Scraped caption text data:
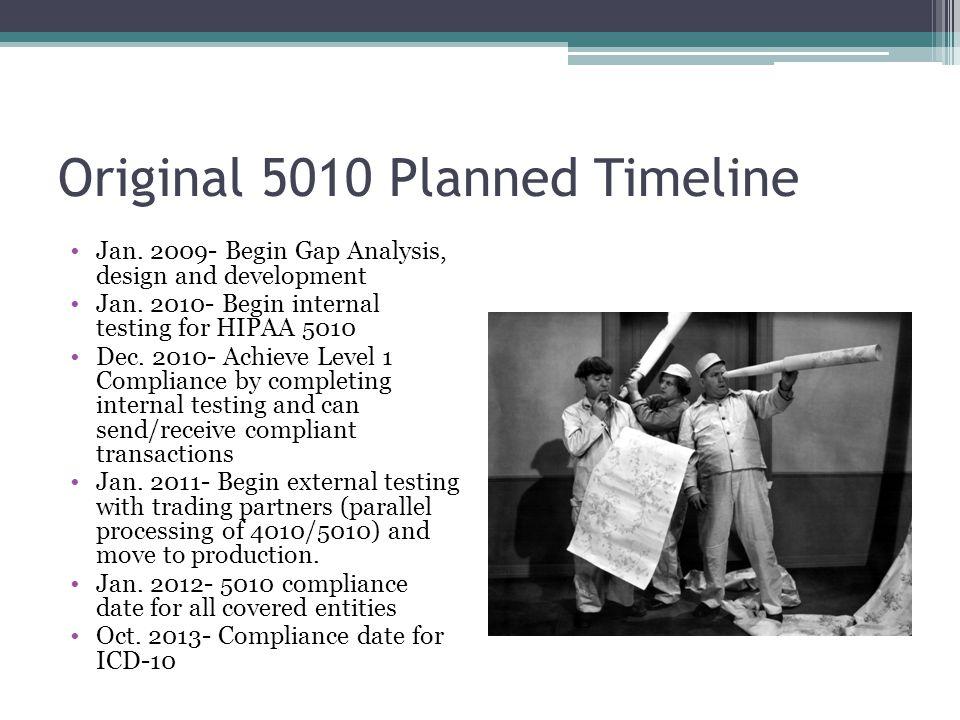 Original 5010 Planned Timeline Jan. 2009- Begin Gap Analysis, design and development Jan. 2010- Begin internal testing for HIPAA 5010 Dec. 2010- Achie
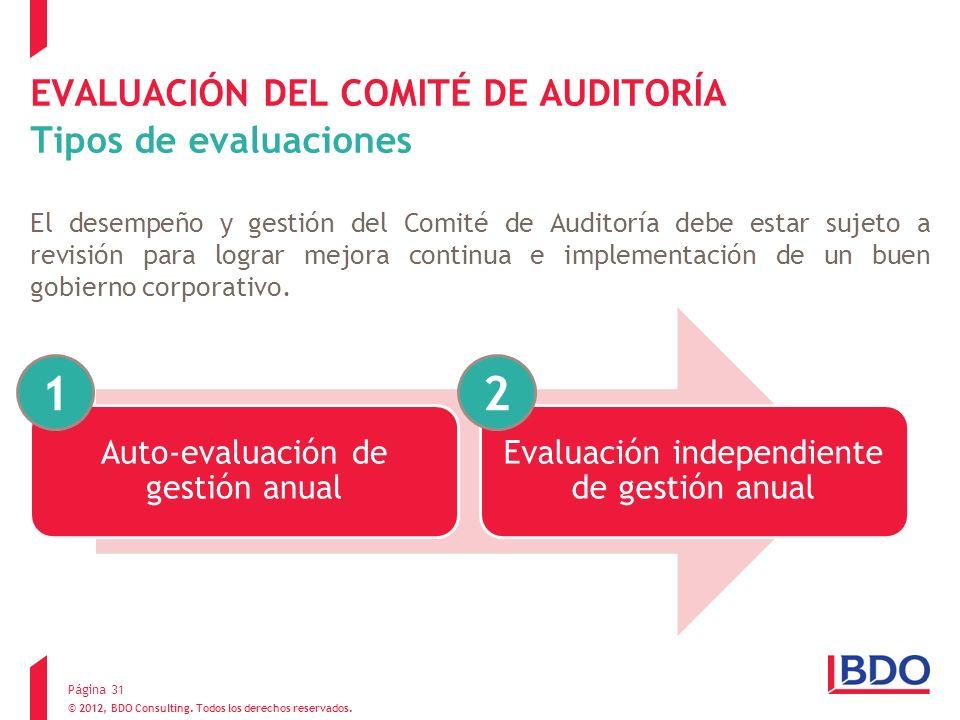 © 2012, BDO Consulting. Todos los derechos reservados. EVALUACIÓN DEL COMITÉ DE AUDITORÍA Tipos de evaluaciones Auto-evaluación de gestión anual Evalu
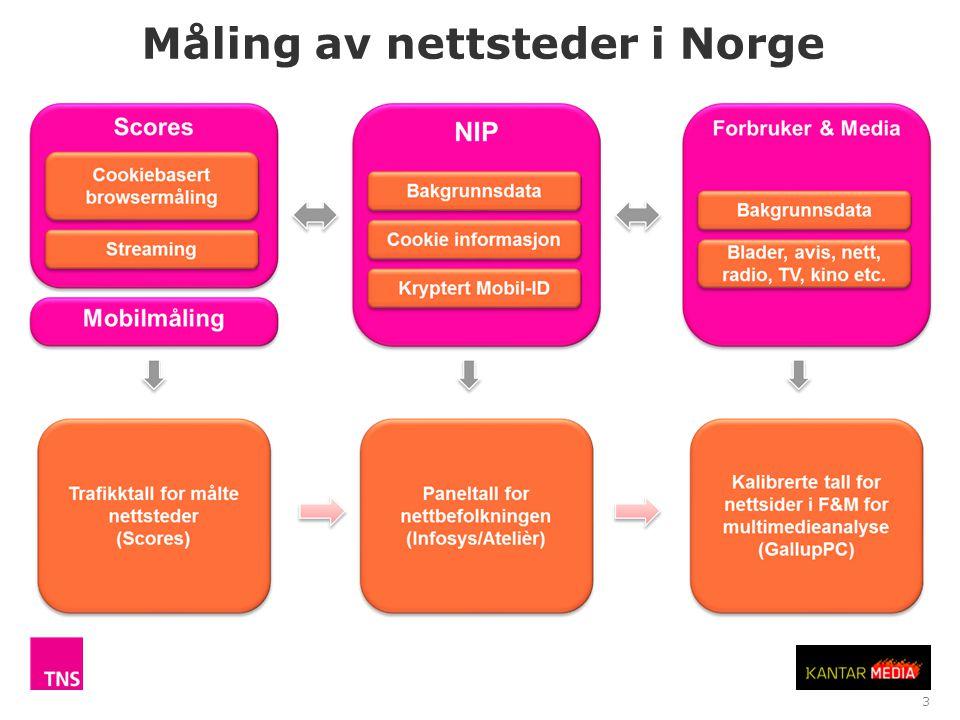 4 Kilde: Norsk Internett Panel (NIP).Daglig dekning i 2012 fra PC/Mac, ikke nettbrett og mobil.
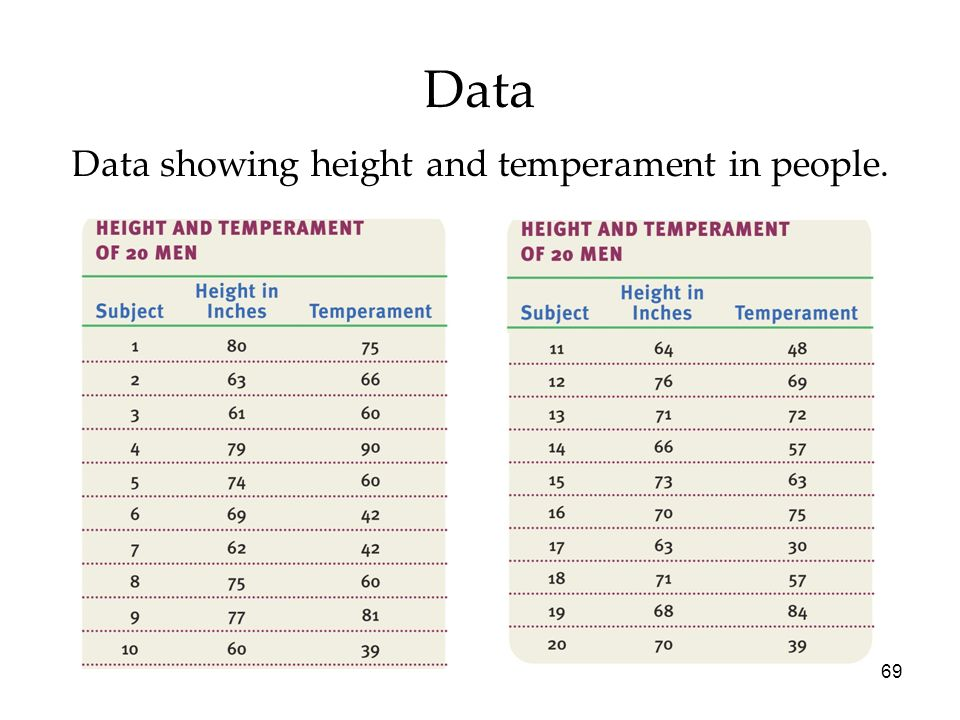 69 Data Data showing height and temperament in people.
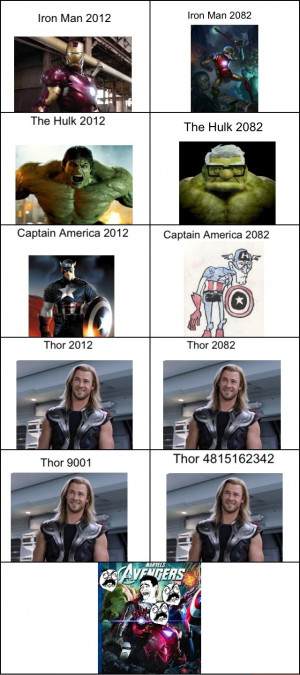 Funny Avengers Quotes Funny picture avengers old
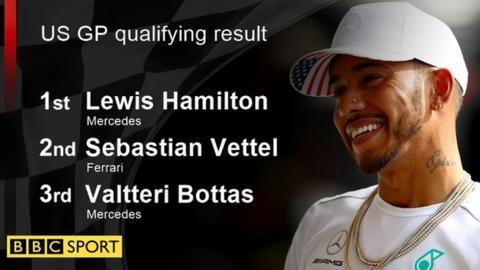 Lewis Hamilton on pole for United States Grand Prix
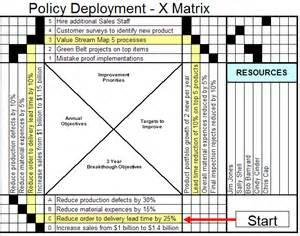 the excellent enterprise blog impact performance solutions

WHAT IS REQUIRED: Reproduce the records exactly, starting with their first line and ending with the line that contains "gestión anual Evalu", though pictures should be dropped.

REPLY:
 Original 5010 Planned Timeline Jan. 2009- Begin Gap Analysis, design and development Jan. 2010- Begin internal testing for HIPAA 5010 Dec. 2010- Achie
 © 2012, BDO Consulting. Todos los derechos reservados. EVALUACIÓN DEL COMITÉ DE AUDITORÍA Tipos de evaluaciones Auto-evaluación de gestión anual Evalu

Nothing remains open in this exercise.